[Direction] Can you condense the paragraph beginning "Yes you will have to cast them back" in the integer-types discussion below into a short bulleted list that keeps its main facts?

[Extracted text]
- - - - -

I completely agree with H. S. Teoh. That is exactly what I was going to say. The point is that considerations like this have to be thought through carefully and width of types really does matter in the cases brought up. But outside these cases, as I said earlier, stick to uint, size_t and ulong, or uint32_t and uint64_t if exact size is vital, but do also check out the other std.stdint types too as very occasionally they are needed.
Jun 10 2023
prev sibling parent "H. S. Teoh" <hsteoh qfbox.info> writes:
On Fri, Jun 09, 2023 at 11:24:38AM +0000, Murloc via Digitalmars-d-learn wrote:
[...]
 Which raised another question: since objects of types smaller than
 `int` are promoted to `int` to use integer arithmetic on them anyway,
 is there any point in using anything of integer type less than `int`
 other than to limit the range of values that can be assigned to a
 variable at compile time?
Not just at compile time, at runtime they will also be fixed to that width (mapped to a hardware register of that size) and will not be able to contain a larger value. [...]
 People say that there is no advantage for using `byte`/`short` type
 for integer objects over an int for a single variable, however, as
 they say, this is not true for arrays, where you can save some memory
 space by using `byte`/`short` instead of `int`.
That's correct.
 But isn't any further manipulations with these array objects will
 produce results of type `int` anyway? Don't you have to cast these
 objects over and over again after manipulating them to write them back
 into that array or for some other manipulations with these smaller
 types objects?
Yes you will have to cast them back. Casting often translates to a no-op or just a single instruction in the machine code; you just write part of a 32-bit register back to memory instead of the whole thing, and this automatically truncates the value to the narrow int. The general advice is, perform computations with int or wider, then truncate when writing back to storage for storage efficiency. So generally you wouldn't cast the value to short/byte until the very end when you're about to store the final result back to the array. At that point you'd probably also want to do a range check to catch any potential overflows.

- - - - -

[Supplied material]
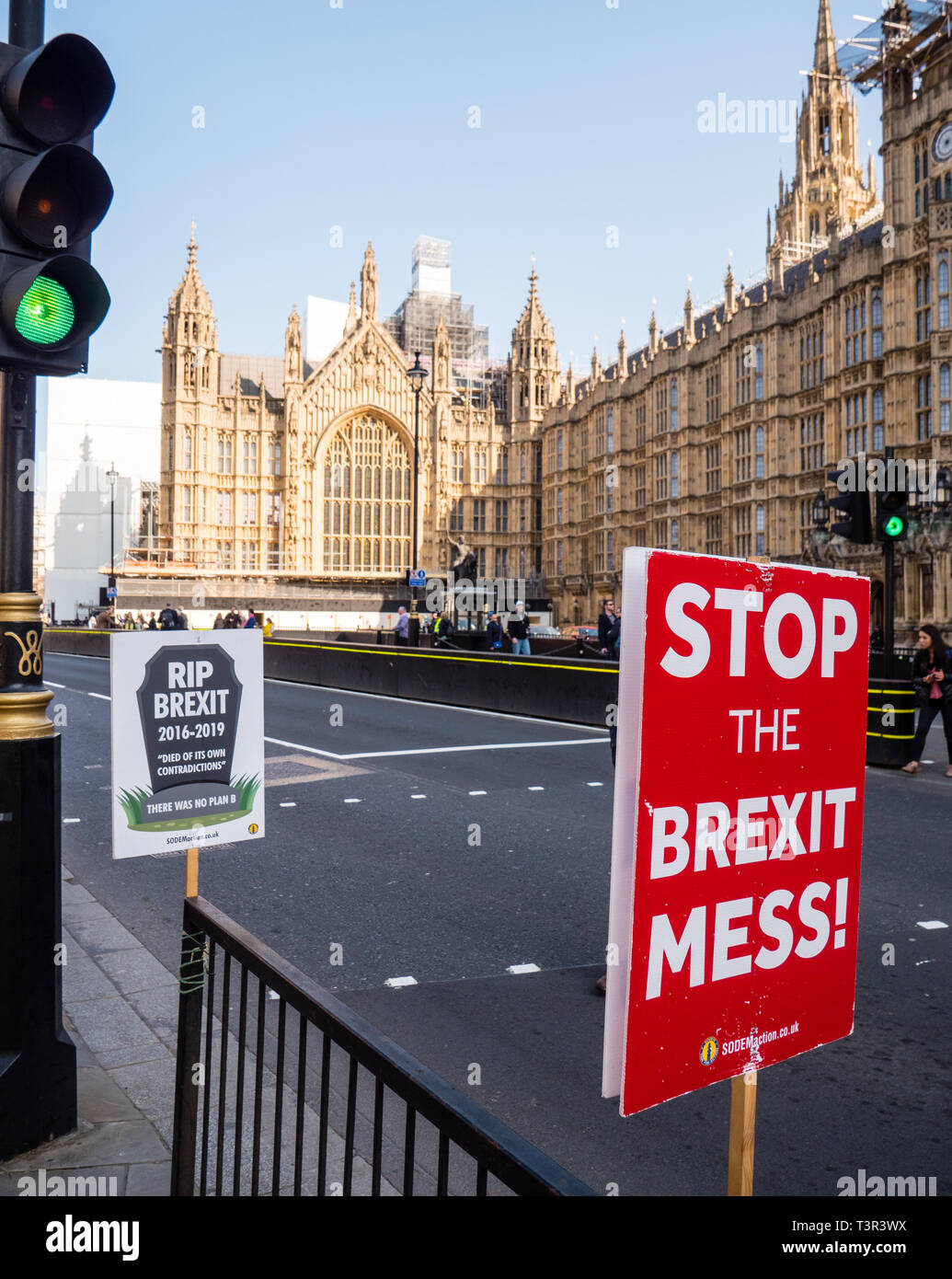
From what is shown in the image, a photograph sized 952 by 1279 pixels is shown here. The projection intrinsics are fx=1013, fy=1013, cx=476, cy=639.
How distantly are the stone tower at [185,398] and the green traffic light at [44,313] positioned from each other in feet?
220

- - - - -

[Answer in full]
- Values do have to be cast back to the narrow type.
- A cast is often a no-op or a single machine instruction: only part of a 32-bit register is written to memory, which automatically truncates the value.
- Do computations in int or wider, then truncate when writing back to storage, for storage efficiency.
- Cast to short/byte only at the very end, when storing the final result in the array.
- At that point, a range check to catch potential overflows is probably wise.